Most traders expected bounce-back from the Friday’s low of 5,680 to continue with both Nifty spot and futures achieving the upside targets indicated in this column yesterday. The spot Nifty closed at 5,960 while December futures settled at 5,979 on fresh long build-up and short-covering in key stock futures. From here, the market is expected to trade above the resistance zone and hence we may see profit-booking at the higher level.
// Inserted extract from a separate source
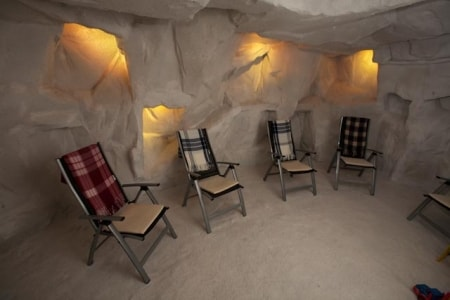 salt_cave_therapy_room_20100504_1317743706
The improved sentiment on the domestic front and strong gross domestic product growth provided the desired momentum to the market. Moses Harding, head, global markets group, IndusInd Bank, expects near-term consolidation within 5,750-5,950, with overshoot limited to 6,000. The market picture chart for the entire trading session is hinting at a time-price opportunities (TPOs)-based resistance around 5,992 (5,971 for the spot Nifty). The volume-driven surge is expected to end around 6,072.50, the market picture chart from Bloomberg suggests.

 

TPOs, the value area that makes up 70 per cent price points, is hinting at strong support at 5,902 in case the market reacts to the global pressure. The price movement and volume in Nifty futures suggest an index level of 6,025. Nifty December futures closed at a 18-point premium to the spot and added 800,000 shares in open interest, mostly though change of hands in the value area (5,910-5,970).

The initial balance range (5,875-5,920) saw 22 per cent volume, which indicated that early liquidity providers were not willing to sell at the lower level. The initial balance range is the first two TPO time periods and is principally established by floor and day traders. So, subdued volumes in the initial balance range from liquidity providers means the market is expecting a fresh rally in the Nifty.

The trading in call and put options suggests strong support for the Nifty above 5,900 while resistance is expected to be above 6,050. There was short-covering in the 5,900-6,000-strike call options and significant build-up of long positions in the 6,100-6,200-strike call options. Traders bought these calls to hedge short positions in the 6,000-strike call options. The 5,800-5,900-strike put saw a significant addition in open interest through sell trades, which indicated a support level for the Nifty.